Movie Review: Don’t Listen to Critics, “Five Nights at Freddy’s” is Amazing
Aiden Lutjen, staff writer
If you’re between the ages of 10 and 35 and haven’t heard the name “Five Nights at Freddy’s,” I’d honestly be genuinely surprised. “Five Nights at Freddy’s” is a video game series going strong since its first release in 2014; so strong, in fact, that the once-indie game now has its own Hollywood, big-budget film produced by Blumhouse Productions in tandem with the games creator, Scott Cawthon.
A baffling amount of people my age grew up on this video game series, including myself, so you can only imagine the reaction the fanbase had once the “Five Nights at Freddy’s” movie was officially announced. Opening on Oct. 27, the “Five Nights at Freddy’s” movie made $132.6 million worldwide in its opening weekend, absolutely destroying the majority of estimates made on the movie, on top of becoming Blumhouse’s highest grossing opening weekend movie. The movie also smashed a ton of other records. You’d think with how movie critics absolutely despise this movie that it’d suck horribly, but money talks and so do the thousands of positive reviews from audiences worldwide.

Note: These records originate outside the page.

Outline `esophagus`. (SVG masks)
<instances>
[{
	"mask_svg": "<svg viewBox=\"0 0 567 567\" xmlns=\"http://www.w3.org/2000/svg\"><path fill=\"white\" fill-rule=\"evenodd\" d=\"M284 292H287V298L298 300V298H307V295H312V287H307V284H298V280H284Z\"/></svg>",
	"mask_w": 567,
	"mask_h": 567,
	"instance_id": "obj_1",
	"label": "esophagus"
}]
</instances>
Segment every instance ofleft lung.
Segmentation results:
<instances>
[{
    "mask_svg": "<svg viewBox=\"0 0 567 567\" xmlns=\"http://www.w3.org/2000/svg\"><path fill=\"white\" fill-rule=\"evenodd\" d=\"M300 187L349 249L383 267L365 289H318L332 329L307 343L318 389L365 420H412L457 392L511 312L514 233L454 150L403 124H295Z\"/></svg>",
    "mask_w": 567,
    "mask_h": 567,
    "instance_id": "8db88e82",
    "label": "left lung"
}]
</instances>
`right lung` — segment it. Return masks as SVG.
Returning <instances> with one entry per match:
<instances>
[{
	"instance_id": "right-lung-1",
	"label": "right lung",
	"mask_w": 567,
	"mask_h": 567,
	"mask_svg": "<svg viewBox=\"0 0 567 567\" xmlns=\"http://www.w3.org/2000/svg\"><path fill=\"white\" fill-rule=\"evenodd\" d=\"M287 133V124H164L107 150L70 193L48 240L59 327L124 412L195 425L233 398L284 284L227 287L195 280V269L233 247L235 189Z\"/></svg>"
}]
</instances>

I’ve been a fan of “Five Nights at Freddy’s” since 2014 when the very first game was released and popularized online. As a young kid with too much internet access and a lot of time on his hands, I became obsessed with the game and completely enamored with the storyline and all of its hidden details and secrets. To this day, seven main games later, I honestly still am, and walking into the theater with my just-as-passionate roommate, well, it felt like I was 12 all over again in the best possible way.
From a fan’s perspective, the movie was amazing. The plethora of references and easter eggs had me on the edge of practically squealing in excitement, and then actively cheering alongside the rest of the theater. With YouTuber cameos and amazing actors playing each role, seeing familiar faces had never been so exhilarating and nostalgic at the same time.
Although the storyline isn’t loyal to the game to a T, it was still heavily based on the original story and I’m personally very happy with how it turned out. Not to mention, since the game creator himself, Scott Cawthon, was a part of the movie process the entire time, it obviously was created in accordance with or at least heavily guided by his vision.
And oh man, don’t even get me started on the artistic aspects of this movie. The intro is lovely, music and all, the lighting in the restaurant is stunning and the fact that throughout all of this, there’s almost zero CGI, and pretty much everything is practical effects? Breathtaking! The animatronics are so much more soulful but also creepy because of their practical nature; that definitely would’ve been lost if they were CGI.
And don’t forget to stay for the credits! To all the fans out there: pay close attention to the songs being played, there’s several very familiar tunes to hear, one of which might be hinting at a certain animatronics presence in a possible sequel!